Leben und Wirken[Bearbeiten | Quelltext bearbeiten]

Das Geburtsjahr von Leonhard Lechner kann nur annähernd festgelegt werden; seine Herkunft ergibt sich aus dem von ihm selbst regelmäßig verwendeten Beinamen Athesinus („Etschländer“). Es ist jedoch unsicher, ob damit das Etschtal im engeren Sinne oder der größere geografische Bereich südlich des Brenners, etwa das heutige Südtirol gemeint ist. Über seine Eltern, seine Jugendzeit und seine frühe Ausbildung sind keine Informationen überliefert. Von 1566 bis 1570 war er als Kapellknabe Schüler von Orlando di Lasso und Ivo de Vento am herzoglich-bayerischen Hof in München, der 1568 vom Nachfolger des Herzogs mit einem kleinen Teil der Musiker nach Landshut verlegt wurde, wo Lechner nach zwei Jahren aus dem Dienst entlassen wurde. Für seine Lehre bei Orlando di Lasso sprechen satztechnische Fertigkeiten italienischer Herkunft, wie etwa in seinen Deutschen Sprüchen von Leben und Tod. Er hat auch zeitlebens Orlando di Lasso als seinen Lehrer verehrt. Nach eigener Aussage (Brief vom 1. März 1596) beherrschte er jedoch kein Instrument.

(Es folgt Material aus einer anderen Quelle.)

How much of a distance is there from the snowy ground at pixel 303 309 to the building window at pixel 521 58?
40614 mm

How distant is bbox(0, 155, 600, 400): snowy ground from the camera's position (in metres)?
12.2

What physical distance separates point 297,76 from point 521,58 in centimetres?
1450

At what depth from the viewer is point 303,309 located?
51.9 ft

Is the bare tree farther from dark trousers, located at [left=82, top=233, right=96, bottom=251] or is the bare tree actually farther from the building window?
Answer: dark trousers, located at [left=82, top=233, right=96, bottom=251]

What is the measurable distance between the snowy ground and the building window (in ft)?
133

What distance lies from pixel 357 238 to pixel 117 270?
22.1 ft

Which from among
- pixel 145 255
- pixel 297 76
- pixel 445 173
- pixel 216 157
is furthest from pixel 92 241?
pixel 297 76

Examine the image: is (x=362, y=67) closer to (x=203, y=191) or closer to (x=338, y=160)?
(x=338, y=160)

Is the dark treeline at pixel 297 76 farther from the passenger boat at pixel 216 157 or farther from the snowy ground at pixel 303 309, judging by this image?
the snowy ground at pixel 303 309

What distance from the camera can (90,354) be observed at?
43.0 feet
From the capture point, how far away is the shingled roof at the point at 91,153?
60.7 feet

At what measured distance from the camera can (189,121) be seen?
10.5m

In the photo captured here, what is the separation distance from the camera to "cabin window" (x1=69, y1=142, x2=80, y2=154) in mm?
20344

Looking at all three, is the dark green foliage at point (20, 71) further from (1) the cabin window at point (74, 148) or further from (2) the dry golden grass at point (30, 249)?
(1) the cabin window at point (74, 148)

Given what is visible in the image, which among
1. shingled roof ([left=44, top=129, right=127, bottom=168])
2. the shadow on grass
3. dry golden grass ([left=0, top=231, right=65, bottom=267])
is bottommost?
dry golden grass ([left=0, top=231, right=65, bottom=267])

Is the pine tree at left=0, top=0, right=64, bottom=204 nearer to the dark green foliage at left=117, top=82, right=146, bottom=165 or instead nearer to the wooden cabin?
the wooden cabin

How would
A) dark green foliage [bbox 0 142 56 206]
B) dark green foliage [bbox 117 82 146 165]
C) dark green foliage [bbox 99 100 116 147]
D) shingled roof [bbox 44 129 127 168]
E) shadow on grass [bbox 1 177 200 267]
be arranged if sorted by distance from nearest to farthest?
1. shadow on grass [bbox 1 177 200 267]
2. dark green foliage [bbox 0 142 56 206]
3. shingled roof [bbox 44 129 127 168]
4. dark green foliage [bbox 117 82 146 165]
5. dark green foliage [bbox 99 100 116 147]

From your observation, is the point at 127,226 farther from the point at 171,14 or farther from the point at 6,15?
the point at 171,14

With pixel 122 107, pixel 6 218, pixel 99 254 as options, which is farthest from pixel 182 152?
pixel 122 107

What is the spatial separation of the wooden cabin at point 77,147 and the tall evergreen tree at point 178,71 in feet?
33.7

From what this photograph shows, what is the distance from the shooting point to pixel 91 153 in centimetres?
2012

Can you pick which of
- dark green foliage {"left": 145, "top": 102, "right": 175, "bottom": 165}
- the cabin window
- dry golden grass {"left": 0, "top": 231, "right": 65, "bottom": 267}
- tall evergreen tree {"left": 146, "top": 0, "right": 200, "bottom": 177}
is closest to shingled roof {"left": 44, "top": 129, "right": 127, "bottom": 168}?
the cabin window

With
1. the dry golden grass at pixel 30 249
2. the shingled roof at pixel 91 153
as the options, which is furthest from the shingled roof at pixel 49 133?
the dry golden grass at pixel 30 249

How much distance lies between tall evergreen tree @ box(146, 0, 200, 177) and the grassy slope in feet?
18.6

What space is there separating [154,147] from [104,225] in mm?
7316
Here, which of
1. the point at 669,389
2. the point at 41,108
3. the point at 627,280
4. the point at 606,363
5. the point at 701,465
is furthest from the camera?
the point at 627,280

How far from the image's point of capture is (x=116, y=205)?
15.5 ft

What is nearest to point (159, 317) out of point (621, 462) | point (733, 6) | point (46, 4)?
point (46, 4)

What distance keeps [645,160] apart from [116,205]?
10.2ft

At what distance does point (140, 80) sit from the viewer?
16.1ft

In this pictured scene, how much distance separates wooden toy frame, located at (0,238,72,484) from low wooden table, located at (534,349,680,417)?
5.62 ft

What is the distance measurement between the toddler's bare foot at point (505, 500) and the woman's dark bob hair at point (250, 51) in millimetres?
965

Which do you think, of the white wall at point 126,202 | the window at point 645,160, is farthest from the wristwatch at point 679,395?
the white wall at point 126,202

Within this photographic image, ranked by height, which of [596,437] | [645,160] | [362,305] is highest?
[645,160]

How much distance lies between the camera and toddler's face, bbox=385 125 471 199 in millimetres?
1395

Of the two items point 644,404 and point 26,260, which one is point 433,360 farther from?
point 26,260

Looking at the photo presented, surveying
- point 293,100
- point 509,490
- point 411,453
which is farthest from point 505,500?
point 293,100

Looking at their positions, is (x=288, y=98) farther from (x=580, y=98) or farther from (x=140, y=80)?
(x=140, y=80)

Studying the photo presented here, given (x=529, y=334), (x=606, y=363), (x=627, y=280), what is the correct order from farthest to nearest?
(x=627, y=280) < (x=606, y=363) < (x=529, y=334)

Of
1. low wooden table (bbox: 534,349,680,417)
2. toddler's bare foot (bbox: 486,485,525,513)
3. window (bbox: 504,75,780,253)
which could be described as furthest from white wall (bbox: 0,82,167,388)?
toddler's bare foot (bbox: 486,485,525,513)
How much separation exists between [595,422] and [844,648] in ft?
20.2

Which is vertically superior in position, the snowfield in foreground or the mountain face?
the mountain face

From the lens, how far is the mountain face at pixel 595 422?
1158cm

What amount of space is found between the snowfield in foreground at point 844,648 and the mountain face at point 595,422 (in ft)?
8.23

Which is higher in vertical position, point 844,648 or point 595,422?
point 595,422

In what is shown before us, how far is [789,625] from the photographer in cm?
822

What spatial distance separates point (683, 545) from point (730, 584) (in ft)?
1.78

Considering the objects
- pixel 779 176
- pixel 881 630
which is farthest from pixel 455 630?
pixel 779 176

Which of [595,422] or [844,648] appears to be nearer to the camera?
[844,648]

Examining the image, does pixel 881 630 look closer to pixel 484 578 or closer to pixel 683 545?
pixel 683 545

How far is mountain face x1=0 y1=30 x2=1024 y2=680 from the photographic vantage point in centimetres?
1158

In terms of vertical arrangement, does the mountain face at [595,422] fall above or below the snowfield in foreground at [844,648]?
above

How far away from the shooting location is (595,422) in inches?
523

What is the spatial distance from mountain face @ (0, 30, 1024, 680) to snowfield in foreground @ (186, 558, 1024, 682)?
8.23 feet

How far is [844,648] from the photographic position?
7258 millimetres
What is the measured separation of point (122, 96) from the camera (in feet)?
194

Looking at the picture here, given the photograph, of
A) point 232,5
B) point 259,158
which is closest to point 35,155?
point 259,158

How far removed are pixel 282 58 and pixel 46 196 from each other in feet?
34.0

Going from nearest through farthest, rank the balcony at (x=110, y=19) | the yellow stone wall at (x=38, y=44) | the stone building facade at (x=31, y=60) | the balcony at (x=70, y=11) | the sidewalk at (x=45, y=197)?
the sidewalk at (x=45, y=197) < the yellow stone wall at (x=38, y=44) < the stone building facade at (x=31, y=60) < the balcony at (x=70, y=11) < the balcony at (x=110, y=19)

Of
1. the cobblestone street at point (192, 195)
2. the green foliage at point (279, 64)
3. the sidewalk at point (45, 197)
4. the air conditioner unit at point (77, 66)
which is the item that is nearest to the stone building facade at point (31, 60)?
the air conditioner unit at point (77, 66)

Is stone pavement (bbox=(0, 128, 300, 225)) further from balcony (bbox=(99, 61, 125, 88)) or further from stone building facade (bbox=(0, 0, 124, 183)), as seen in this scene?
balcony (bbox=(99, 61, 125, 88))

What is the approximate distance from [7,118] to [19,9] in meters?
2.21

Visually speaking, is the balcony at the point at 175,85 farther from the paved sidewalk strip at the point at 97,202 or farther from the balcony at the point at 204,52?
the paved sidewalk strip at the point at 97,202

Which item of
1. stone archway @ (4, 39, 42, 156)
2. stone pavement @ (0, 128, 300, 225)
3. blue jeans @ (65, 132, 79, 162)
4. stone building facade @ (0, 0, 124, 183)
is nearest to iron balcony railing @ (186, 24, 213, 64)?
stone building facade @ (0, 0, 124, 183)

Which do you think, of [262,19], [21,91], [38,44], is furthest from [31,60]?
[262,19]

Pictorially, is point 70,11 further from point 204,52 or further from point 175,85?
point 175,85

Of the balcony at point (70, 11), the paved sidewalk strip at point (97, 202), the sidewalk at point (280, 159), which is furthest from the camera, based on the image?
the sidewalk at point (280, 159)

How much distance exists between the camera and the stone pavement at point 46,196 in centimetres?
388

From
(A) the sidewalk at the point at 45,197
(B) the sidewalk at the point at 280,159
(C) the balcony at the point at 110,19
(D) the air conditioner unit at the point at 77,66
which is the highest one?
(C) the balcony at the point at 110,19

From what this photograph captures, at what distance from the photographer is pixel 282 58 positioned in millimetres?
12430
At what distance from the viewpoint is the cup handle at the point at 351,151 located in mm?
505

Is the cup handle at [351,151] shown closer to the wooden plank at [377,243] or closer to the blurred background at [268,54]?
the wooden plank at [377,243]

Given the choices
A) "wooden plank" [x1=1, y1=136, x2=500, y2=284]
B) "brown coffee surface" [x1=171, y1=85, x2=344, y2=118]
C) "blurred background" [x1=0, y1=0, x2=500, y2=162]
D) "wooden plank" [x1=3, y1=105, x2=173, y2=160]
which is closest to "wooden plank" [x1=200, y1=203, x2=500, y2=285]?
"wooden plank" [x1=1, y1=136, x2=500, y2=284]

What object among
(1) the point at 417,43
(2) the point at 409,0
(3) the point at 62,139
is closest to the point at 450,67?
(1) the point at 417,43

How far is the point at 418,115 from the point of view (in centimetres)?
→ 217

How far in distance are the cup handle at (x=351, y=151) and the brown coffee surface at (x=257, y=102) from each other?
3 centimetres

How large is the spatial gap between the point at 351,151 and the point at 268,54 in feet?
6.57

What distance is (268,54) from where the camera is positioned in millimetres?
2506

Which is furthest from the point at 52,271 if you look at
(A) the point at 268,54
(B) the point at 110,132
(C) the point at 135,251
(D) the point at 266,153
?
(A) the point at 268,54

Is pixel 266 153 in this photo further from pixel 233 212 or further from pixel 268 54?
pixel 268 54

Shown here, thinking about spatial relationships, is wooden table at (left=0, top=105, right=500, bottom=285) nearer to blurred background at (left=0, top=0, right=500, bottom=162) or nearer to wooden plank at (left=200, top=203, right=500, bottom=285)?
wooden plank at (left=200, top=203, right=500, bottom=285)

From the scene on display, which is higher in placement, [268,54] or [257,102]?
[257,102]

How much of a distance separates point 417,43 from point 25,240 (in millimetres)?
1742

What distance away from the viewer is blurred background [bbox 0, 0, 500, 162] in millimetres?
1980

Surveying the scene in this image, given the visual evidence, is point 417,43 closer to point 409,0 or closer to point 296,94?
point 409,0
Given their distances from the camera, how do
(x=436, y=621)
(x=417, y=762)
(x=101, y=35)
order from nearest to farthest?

Nach wenigen Jahren der Wanderschaft ab 1570, die ihn vielleicht auch nach Italien führten, und nachdem er 1571 zur protestantischen Religion übergetreten war, ist er erstmals im Jahr 1575 in der Reichsstadt Nürnberg aktenkundig nachweiswar. Hier hatte er bis 1584 das untergeordnete Amt eines „Schulgehilfen“ an der St.-Lorenz-Schule inne. Er heiratete am 8. Oktober 1576 die Witwe des Stadtpfeifers Friedrich Kast, Dorothea Kast, geborene Lederer; mit ihr hatte er den Sohn Gabriel (1578/79–1611). In Nürnberg brachte der Komponist mit der Sammlung Motectae sacrae die erste Ausgabe eigener Kompositionen heraus; darüber hinaus bearbeitete er 1576–1579 die hier gedruckte Liedersammlung seines Zeitgenossen Jakob Regnart. Sein Nürnberger Wirken war durchaus von Anerkennung und Erfolgen begleitet; auch boten ihm die 1568, 1571 und 1577 gegründeten privaten Zirkel musikliebender Nürnberger Patrizier (Sodalicium musicum) ein finanziell wie künstlerisch lohnendes Betätigungsfeld. Darüber hinaus hatte er in dem Humanisten Paul Schede und dem Goldschmied Paul Dulner († 1596) freundschaftlich verbundene Ratgeber und Textdichter gefunden. Dennoch war Lechner mit seiner Stellung auf Dauer nicht zufrieden. Sein beruflicher Ehrgeiz war mit einem Verbleib in Nürnberg längerfristig nicht vereinbar. Der Rat der Stadt versuchte, den Komponisten durch Aufbesserung seines Gehalts (nach dem Ratsprotokoll vom 26. Juli 1577: „Weil Er ein solch gewaltiger Componist und Musicus“) und 1582 durch Verleihung des Titels „archimusicus“ zu halten, doch ohne Erfolg.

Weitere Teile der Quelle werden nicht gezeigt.